Y quizá ahí se encuentra la parte más humana de su publicación. Detrás de los cargos, las cifras y las disputas políticas permanece una comunidad que continúa siendo la misma, independientemente de quién ocupe temporalmente el Palacio Municipal.

Misantla, como cualquier municipio, necesita memoria para reconocer lo que se ha hecho bien, crítica para señalar lo que puede mejorarse y madurez para entender que el desarrollo colectivo no debería depender exclusivamente de colores partidistas.

Una definición política al final del mensaje

Hernández Candanedo concluyó reafirmando que su compromiso con el bienestar y el progreso de Misantla permanece intacto, aunque aseguró que continuará desde una perspectiva de respeto y construcción positiva.

Sin embargo, el cierre de su publicación sí dejó clara su posición política.

“Por el bien de todos… que siga Morena”, escribió, acompañado de símbolos alusivos al movimiento político.

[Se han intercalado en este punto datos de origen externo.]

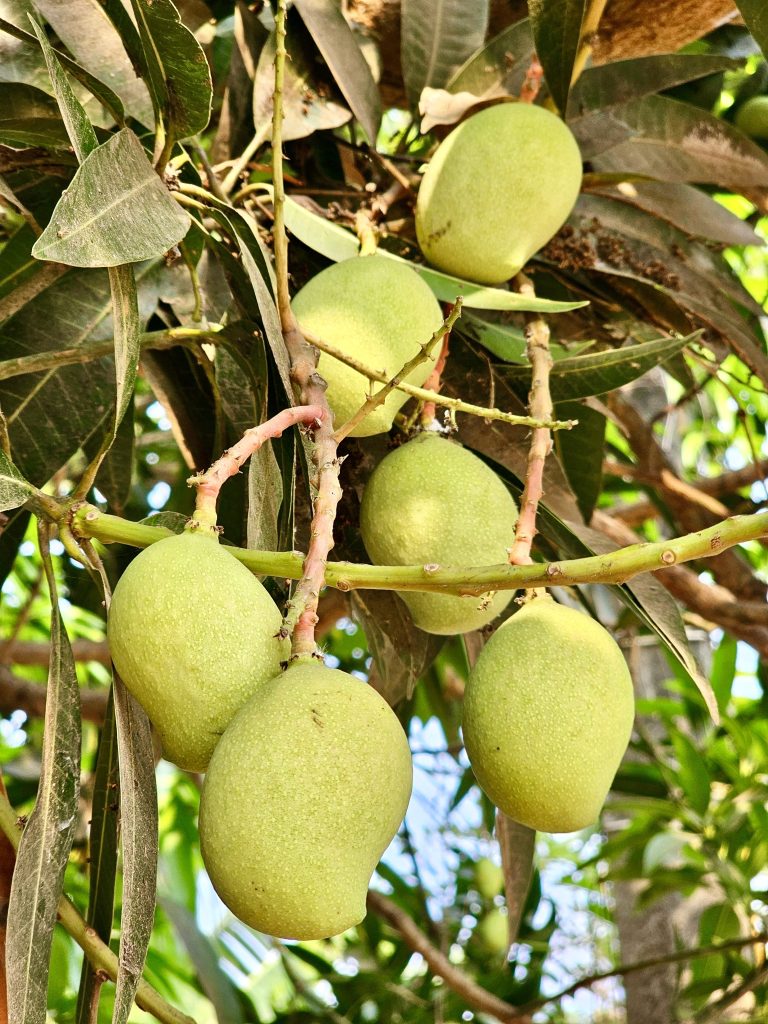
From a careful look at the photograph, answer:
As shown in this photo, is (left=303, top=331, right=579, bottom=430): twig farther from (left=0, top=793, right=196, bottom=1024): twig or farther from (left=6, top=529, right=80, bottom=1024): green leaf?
(left=0, top=793, right=196, bottom=1024): twig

La frase convierte una reflexión sobre su trayectoria y el futuro de Misantla en una expresión de continuidad política. El mensaje, por tanto, transita entre la memoria de quien ya ocupó la alcaldía, el respeto hacia quienes actualmente gobiernan y una postura definida respecto al proyecto político que considera debe continuar.

Al final, su reflexión deja una idea que trasciende a cualquier administración: los cargos terminan, los gobiernos cambian y los discursos pasan, pero las obras, las decisiones y la huella que cada gobierno deja en una comunidad permanecen bajo la mirada de la historia y, sobre todo, de la ciudadanía.